* _WHAT YOU NEED TO DO_:
Please put the entries from the line that has "Given this photograph, which" through the end of the entries into a two-column CSV with the columns "text" and "answer", one row per entry, each value in a single quoted field and any line breaks replaced with spaces.

* _INFORMATION PROVIDED_:
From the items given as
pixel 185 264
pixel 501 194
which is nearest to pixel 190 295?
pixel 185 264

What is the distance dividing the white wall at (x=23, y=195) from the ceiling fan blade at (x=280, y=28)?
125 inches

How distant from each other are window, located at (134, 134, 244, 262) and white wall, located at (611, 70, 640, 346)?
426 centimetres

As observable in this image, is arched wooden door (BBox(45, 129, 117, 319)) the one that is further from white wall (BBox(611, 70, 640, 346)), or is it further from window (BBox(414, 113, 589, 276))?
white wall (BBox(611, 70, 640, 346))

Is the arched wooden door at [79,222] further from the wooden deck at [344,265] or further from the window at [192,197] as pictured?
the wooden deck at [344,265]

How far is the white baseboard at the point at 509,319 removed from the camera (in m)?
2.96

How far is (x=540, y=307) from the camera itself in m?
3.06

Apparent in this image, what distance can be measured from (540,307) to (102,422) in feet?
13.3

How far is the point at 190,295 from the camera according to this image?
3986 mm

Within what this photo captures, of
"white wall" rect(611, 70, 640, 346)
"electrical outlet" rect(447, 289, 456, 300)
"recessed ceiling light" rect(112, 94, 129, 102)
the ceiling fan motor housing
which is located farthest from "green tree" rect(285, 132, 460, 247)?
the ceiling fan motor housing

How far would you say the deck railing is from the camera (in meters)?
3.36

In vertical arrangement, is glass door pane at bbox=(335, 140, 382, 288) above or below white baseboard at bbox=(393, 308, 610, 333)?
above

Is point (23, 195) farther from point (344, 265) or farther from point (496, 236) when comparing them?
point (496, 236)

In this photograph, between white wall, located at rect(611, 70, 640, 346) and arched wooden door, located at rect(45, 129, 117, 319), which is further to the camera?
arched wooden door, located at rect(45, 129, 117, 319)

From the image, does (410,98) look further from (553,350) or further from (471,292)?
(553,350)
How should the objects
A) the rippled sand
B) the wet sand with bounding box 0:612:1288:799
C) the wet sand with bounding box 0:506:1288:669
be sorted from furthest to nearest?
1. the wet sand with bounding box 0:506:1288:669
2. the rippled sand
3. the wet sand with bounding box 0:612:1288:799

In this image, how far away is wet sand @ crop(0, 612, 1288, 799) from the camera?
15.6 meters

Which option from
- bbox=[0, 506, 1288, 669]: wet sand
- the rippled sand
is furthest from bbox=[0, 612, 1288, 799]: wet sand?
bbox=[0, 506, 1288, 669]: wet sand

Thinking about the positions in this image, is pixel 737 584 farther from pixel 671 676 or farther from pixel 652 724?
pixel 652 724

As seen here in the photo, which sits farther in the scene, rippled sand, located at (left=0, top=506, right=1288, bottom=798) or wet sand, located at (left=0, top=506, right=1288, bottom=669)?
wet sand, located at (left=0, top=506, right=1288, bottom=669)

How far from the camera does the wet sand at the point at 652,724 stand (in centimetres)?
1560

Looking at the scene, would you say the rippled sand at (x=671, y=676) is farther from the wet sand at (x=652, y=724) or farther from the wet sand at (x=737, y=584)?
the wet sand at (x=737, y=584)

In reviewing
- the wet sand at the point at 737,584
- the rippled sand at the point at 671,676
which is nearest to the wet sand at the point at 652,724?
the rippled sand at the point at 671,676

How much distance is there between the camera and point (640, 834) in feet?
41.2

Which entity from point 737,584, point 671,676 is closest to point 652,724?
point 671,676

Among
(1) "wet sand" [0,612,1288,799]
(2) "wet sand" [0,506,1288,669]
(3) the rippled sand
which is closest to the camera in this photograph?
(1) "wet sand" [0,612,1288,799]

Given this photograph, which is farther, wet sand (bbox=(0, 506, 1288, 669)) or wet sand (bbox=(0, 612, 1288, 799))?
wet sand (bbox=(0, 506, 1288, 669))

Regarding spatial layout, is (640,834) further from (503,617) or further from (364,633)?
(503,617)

* _RESULT_:
text,answer
"Given this photograph, which is farther, wet sand (bbox=(0, 506, 1288, 669)) or wet sand (bbox=(0, 612, 1288, 799))?","wet sand (bbox=(0, 506, 1288, 669))"
"Regarding spatial layout, is (640,834) further from (503,617) or further from (364,633)?","(503,617)"